Ester YANNİER Kültür
24 Haziran 2009 Çarşamba

?Sizi tanıyabilir miyiz?

“2007 Mayıs’ından beri CRİF başkanlığı görevini sürdürüyorum. 1945 Polonya doğumluyum. Ebeveynlerim II. Dünya Savaşı yıllarında Polonya’daydılar. Ailemizin büyük kısmını Holokost’da yitirdik. Göçmen olarak Fransa’ya geldik.  Kardiyolog doktor olarak çalışıyorum. Evli, beş çocuk ve sekiz torun sahibiyim. Gelinlerimden birinin babası Türk kökenli… Uzun yıllar Holokostu anma konusunda geniş kapsamlı çalışmalar sürdürmem nedeniyle sık sık Polonya yolculuklarım oldu. Ayrıca Yahudi- Hıristiyan diyalogu alanında girişimlerde de bulundum.”

?CRİF’in işlevi nedir?

“CRİF, (Conseil Répresentatif des Institutions Juives de France) Fransa Yahudi kuruluşlarının temsilcisidir. Fransa’daki Yahudi cemaatine bağlı kuruluşların çalışmalarını organize eder ve politik olarak da gerek antisemizitm, gerekse İsrail’in imajını ilgilendiren konularda onları temsil eder. Tümüyle laik bir çatı kuruluştur.”

?Fransa Yahudi cemaatinin tümünü temsil ediyor musunuz?

“Fransa Yahudi cemaatinin büyük bir kısmını temsil ettiğimizi söyleyebilirim. Aslında CRİF kuruluşların bağlı olduğu bir kuruluşu temsil ediyor. Şöyle de diyebiliriz, kişiler CRİF’in bir parçası değil, kurumun bir parçasıdırlar. Kurumlar da CRİF’in bir parçasıdırlar.  Fransa’da hiçbir kuruluşa bağlı olmayan Yahudiler de mevcut. CRİF’in bünyesinde dindar, dindar olmayan kişiler, sağ ve sol görüşlüler, İsrail’e göre şahinler ve güvercinler dediğimiz çok farklı kesimler var. CRİF, Fransa’da yaşayan ve İsrail’in bir Yahudi ülkesi olduğunu kabul eden tüm Yahudileri temsil ediyor.”

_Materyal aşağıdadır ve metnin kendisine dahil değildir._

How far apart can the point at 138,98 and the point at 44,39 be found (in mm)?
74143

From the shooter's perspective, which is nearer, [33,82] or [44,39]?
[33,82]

?Fransa’da Yahudi nüfusu ve İsrail’e göç oranı nedir?

“Yaklaşık 600 bin kişi var. Çoğunluğu Paris ve civarında yaşıyor. Her yıl 2000 - 2500 kişi civarında bir ‘aliya’ oranı var. Bunun da büyük bir miktar olduğu söylenemez.  Göç edenlerin büyük çoğunluğunu dindar gençler oluşturuyor. Onlar İsrail’de, yaşam tarzlarına daha uygun koşullarda bir hayat yaşayabileceklerine inanıyorlar.”

?Fransa’daki antisemitizm konusunda ne söyleyeceksiniz?

“Fransa’da hükümet bazında antisemitizm yok, hiçbir zaman da olmadı.  Hükümetler hep antisemitizme karşı tavır aldı. Günümüzün hükümeti ise İsrail’e oldukça yakın. Nicolas Sarkozy birçok kez İsrail’e olan dostluğunu açıkça gösterdi. Fransa’da aşırı sol görüşten kaynaklanan bir antisemitizm var. Ancak birkaç yıldan beri yükselen bir anti-siyonizm var ki, bu görüşü paylaşanların söylemlerini duyduğumuzda onların doğrudan anti –siyonist değil, antisemitik görüşlere sahip olduklarını ayırt edebiliyoruz. Antisemitlerin kullandığı benzer söylemleri kullanıyorlar. Bu kılıf değiştirmiş antisemitizmdir. Beş milyon Müslüman’ın yaşadığı ülkemizde İslamcı hareketler de mevcut. Bir kesimi antisemitik hareketlerin içinde yer alıyor. Ayrıca bu kişiler genellikle ekonomik açıdan çok kötü koşullar altında yaşıyorlar. İsrail’in Gazze’ye müdahalesi sürecinde antisemitizm ve Fransa Yahudilerine karşı tepkilerde büyük bir artış oldu. İnternet üzerinden kontrolsüz yayılan görüntüler ne yazık ki Yahudi nefretini körükledi.”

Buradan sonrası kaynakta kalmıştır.